**Instruction**
Lay out the items from the line containing "At what distance is" through the line containing "1491 centimetres" as a two-column CSV with the headers item_text and reply, one row per item. Put each item's text and its answer in a single quoted field, with any line breaks replaced by spaces.

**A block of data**
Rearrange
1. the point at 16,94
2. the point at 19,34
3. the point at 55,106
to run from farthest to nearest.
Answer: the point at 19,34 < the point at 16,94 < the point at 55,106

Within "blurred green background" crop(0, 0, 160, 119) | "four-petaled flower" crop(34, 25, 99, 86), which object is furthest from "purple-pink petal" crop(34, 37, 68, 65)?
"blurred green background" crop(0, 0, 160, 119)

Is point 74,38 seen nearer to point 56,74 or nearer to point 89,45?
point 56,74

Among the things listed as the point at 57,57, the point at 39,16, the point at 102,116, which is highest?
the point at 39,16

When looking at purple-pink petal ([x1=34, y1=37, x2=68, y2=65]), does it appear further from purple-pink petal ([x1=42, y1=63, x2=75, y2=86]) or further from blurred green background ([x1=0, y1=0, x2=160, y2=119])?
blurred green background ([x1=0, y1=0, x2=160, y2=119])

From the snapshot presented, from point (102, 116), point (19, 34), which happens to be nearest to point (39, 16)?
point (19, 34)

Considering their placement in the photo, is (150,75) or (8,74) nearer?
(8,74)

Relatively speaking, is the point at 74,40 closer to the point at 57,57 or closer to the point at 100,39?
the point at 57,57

...

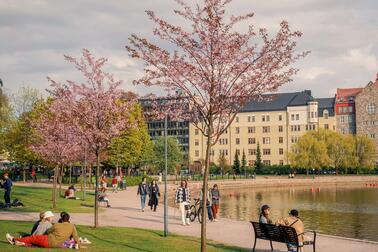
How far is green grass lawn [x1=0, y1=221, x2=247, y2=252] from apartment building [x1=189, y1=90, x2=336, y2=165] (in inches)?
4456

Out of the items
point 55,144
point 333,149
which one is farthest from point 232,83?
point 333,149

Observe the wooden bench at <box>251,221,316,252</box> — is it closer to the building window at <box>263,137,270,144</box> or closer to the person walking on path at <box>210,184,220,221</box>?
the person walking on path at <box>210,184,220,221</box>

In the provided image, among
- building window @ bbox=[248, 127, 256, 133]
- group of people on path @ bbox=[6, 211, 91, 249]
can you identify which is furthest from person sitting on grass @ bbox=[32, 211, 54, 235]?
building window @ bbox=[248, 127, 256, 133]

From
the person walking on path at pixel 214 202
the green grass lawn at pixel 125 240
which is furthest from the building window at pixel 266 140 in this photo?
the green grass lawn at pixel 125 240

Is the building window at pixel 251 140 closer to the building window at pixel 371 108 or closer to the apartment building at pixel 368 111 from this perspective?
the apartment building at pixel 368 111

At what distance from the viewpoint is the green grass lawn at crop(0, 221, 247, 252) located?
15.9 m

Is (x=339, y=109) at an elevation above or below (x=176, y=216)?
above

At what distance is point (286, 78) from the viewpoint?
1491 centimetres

**Expected answer**
item_text,reply
"At what distance is point (286, 78) from the viewpoint?","1491 centimetres"